(Spatial question entries)
┄┄┄┄┄┄┄┄┄┄┄┄┄┄┄┄┄┄┄┄
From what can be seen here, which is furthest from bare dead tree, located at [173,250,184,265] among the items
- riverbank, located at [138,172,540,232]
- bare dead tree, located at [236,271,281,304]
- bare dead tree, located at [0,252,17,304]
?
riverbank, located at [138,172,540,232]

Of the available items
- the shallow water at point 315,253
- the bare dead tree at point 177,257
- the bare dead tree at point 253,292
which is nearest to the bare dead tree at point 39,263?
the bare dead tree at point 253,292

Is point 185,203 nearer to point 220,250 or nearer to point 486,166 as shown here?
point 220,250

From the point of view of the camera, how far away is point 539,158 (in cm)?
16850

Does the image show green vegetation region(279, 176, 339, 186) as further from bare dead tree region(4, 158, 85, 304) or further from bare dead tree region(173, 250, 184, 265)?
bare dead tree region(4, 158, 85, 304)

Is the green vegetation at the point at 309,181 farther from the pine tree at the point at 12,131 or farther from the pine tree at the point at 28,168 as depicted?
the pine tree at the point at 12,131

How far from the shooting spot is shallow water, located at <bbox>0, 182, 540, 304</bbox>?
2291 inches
┄┄┄┄┄┄┄┄┄┄┄┄┄┄┄┄┄┄┄┄
#### [Job]
Would you reproduce the material above in full, exactly as given?

#### [Expected output]
From what can be seen here, which is furthest from bare dead tree, located at [173,250,184,265] among the items
- riverbank, located at [138,172,540,232]
- bare dead tree, located at [236,271,281,304]
- bare dead tree, located at [0,252,17,304]
?
riverbank, located at [138,172,540,232]

Of the available items
- the shallow water at point 315,253
- the bare dead tree at point 177,257
- the bare dead tree at point 253,292
which is nearest to the bare dead tree at point 39,263?
the bare dead tree at point 253,292

Is point 185,203 nearer to point 220,250 or nearer to point 486,166 as shown here?
point 220,250

From the point of view of the camera, how far away is point 539,158 (in cm)?
16850

Does the image show green vegetation region(279, 176, 339, 186) as further from bare dead tree region(4, 158, 85, 304) or further from bare dead tree region(173, 250, 184, 265)?
bare dead tree region(4, 158, 85, 304)

Is the green vegetation at the point at 309,181 farther from the pine tree at the point at 12,131 or farther from the pine tree at the point at 28,168 as depicted?
the pine tree at the point at 12,131

How far from the shooting spot is shallow water, located at <bbox>0, 182, 540, 304</bbox>?
2291 inches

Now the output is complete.